* [Passage given]
This new undergraduate three-year programme is designed for those who wish to learn more about music, discover how to lead learning in and through music, and develop their own performance skills. The programme will prepare graduates to work across many contexts, from studio or classroom teaching to community music. Sixty days of placement learning is at the heart of the student experience and students will leave ‘profession ready’, able to progress to employment or on to a specialist one-year QTS programme.
Trinity Laban is a pioneering force in music education, with a department that already has four programmes with over seventy students, and that hosts talks and industry-wide conferences in the subject. To study music education at Trinity Laban is to be part of a dynamic community engaged in an exciting and constantly changing professional world. We work closely with local schools, music hubs, arts and voluntary sector organisations, and together with our renowned Learning & Participation Department we offer a wide variety of mentored placements.
I am proud to lead a department with such skilled staff and such diverse, creative and engaged students. These students really make a difference to the institution – they are dynamic, articulate, critically aware, and powerful performers and communicators. They also make a positive difference to the lives of thousands of children and adult learners.
- Tim Palmer Head of Music Education
This three-year programme is based at King Charles Court, Trinity Laban’s historic Faculty of Music in the heart of Maritime Greenwich. The programme is based on three main strands of study, which feature in each year:
- Musical Practices: this strand is designed to support a broad skill set in musical performance, with specialist study on your instrument/voice or in composition, and additional content designed to support an ability to work across multiple genres and settings. The strand includes fifteen hours each year of one-to-one tuition with a member of Trinity Laban’s acclaimed professorial staff, and a weekly performance workshop offering classes in performance skills such as improvisation, Dalcroze Eurythmics, body percussion, West African and samba drumming, Kodaly singing, and choral leadership and songwriting. Also included are second study lessons, band instrument and technology skills, undergraduate choir and CoLab, our established two-week festival of student-led collaborative work.
- Music Pedagogies: this strand covers a broad sweep of educational principles and skills, from seminars in core pedagogy and key concepts in music education to professional practices in many different settings. There are placements in every year, and students will experience at least three different types of employment situation in the first two years, with mentors by their side as they observe and teach. First-year students will plan and undertake an interactive concert in a primary school, and second-year students will run and evaluate a participatory project with a local community group. Third-year students have an extended forty-day placement in a setting of their choice.
- Academic Studies: this strand is equally divided at first between music theory and aural skills training, and foundational musicology, looking at musical meaning in historical and contemporary settings across different places and genres. Third-year students complete a substantial personal project that applies their developed critical thinking skills to a practical or theoretical subject of their choice.

* [Objective A]
Answer these questions from the music education programme description:
(i) How many days of placement learning does the programme include?
(ii) At which site of Trinity Laban is the programme based?
(iii) How many hours of one-to-one tuition does the Musical Practices strand provide each year?
* [Objective B] Write the next portion of the music education programme description, starting after its final sentence.

[Stored records]
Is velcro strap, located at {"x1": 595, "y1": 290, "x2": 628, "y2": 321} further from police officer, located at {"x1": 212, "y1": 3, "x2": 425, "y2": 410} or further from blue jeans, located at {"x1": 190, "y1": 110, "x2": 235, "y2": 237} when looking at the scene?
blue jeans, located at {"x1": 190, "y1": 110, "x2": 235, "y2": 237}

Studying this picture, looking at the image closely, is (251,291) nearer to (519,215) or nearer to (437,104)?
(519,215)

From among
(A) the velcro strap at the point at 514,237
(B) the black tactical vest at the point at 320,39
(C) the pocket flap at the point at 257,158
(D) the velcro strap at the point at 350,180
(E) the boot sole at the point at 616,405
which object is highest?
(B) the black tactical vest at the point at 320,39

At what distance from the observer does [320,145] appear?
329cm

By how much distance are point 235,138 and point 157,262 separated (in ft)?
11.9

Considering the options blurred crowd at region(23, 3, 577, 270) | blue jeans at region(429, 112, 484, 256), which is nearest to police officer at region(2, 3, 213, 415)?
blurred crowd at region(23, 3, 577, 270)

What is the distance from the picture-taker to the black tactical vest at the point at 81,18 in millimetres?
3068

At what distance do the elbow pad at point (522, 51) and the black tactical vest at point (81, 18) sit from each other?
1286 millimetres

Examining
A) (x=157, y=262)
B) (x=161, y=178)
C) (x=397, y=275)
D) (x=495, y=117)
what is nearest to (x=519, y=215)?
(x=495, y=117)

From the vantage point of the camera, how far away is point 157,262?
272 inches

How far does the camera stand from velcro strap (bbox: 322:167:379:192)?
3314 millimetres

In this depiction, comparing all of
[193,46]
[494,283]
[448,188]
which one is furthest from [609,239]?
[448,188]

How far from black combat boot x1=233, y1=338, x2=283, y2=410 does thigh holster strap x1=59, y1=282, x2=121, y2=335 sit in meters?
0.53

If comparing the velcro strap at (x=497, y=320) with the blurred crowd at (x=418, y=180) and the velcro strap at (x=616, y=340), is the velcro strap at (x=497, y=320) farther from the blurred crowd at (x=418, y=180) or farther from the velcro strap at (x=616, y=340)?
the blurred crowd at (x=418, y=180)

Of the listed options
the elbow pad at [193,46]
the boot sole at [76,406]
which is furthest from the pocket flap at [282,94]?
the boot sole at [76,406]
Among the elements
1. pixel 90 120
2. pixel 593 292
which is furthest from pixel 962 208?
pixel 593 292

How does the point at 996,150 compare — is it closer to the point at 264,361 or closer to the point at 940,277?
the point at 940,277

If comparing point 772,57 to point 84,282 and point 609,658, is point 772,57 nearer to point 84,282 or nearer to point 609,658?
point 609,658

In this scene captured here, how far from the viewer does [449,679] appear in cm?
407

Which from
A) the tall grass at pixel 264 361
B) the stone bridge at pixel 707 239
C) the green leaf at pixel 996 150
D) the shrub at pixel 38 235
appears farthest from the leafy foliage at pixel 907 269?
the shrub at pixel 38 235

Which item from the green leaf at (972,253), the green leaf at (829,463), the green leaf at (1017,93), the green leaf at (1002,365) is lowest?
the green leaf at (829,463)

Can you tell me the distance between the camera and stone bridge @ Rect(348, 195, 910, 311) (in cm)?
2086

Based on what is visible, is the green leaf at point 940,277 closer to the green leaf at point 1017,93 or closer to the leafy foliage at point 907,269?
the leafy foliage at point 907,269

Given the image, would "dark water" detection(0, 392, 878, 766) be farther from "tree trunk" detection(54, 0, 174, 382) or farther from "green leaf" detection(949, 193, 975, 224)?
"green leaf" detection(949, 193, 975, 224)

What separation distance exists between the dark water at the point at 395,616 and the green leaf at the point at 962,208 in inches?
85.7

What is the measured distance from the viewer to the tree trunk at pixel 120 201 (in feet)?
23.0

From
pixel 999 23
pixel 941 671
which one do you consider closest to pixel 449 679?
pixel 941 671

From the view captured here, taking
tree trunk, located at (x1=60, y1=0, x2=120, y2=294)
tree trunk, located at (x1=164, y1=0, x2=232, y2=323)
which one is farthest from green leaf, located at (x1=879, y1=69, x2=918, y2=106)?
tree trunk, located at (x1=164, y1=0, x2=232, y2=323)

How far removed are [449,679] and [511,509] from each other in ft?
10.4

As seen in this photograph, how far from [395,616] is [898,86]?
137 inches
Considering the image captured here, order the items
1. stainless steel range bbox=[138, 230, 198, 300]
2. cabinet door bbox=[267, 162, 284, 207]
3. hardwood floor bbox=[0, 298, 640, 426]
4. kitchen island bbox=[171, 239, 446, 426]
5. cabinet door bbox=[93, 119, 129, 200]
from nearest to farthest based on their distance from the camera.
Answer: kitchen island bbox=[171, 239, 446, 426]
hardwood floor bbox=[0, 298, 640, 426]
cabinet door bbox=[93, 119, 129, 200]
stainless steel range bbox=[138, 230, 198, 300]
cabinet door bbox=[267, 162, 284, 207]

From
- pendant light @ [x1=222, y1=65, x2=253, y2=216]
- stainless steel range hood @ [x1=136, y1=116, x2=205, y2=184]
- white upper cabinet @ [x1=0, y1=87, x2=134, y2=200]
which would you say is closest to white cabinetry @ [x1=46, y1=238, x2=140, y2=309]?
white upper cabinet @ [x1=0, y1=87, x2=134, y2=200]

* [Expected output A]
(i) Sixty days.
(ii) King Charles Court, the historic Faculty of Music in Maritime Greenwich.
(iii) Fifteen hours each year.

* [Expected output B]
Alongside these three main strands are four other modules, studying music leadership skills, music technology, and two electives that are shared with the BMus programme. Typical elective titles are: Analysis for Performance; Arranging; Collaborative Composition for Performers; Composing for Media; Conducting; Creative Leadership; Critical Popular Music; Digital Musicianship; Essential Performing Practice; Improvisation and Interpretation; Instrumental/Vocal Teaching; Introduction to Music Psychology; Music, Gender and Sexuality; Neglected Repertoires; Opera & Theatre; Traditional Music and Contemporary Folk.
Staff in the Department of Music Education are leaders in their field, with published research and extensive experience of teacher training in the UK and internationally. Most staff also maintain an active music teaching and performing career alongside research. The programme is taught by a diverse mix of academic and performance staff and those primarily working in various music education settings, with a variety of visiting specialists.
Our world-class performance teaching staff play with leading chamber ensembles and orchestras, sing as soloists, and are renowned composers and acclaimed recitalists. This extensive in-house expertise is enhanced by an international cast of visiting artists and mentor ensembles.
Learning takes place through a combination of formal tuition, experiential learning and personal study. Seminar learning blends practical experience with theoretical knowledge, and is reinforced by regular personal reading and our dynamic Virtual Learning Environment. Placement learning is at the heart of the programme and students will observe and be mentored by experienced teaching staff and community musicians.
Musical Practices tuition consists of individual lessons, group tuition, workshops and seminars, with college ensembles accessible by audition. CoLab is an integral element of performance studies and is a ring-fenced period of the academic year where students work together to create and develop creative projects and where artistic risks and innovation are encouraged.
The programme encourages students to develop independent strategies for lifelong learning. Tutors will regularly encourage reflection on learning and students will use an e-portfolio to document and share their progress.
Specific modules/components in the programme may involve study with another student or students in a collaborative way (e.g. with other musicians, dancers or other artists in a working relationship). Collaboration is considered to be at the heart of the education profession and as such, opportunities such as these represent valued learning experiences. This programme assumes 3600 learning and teaching hours, and contact and self-study time is itemised in module descriptions.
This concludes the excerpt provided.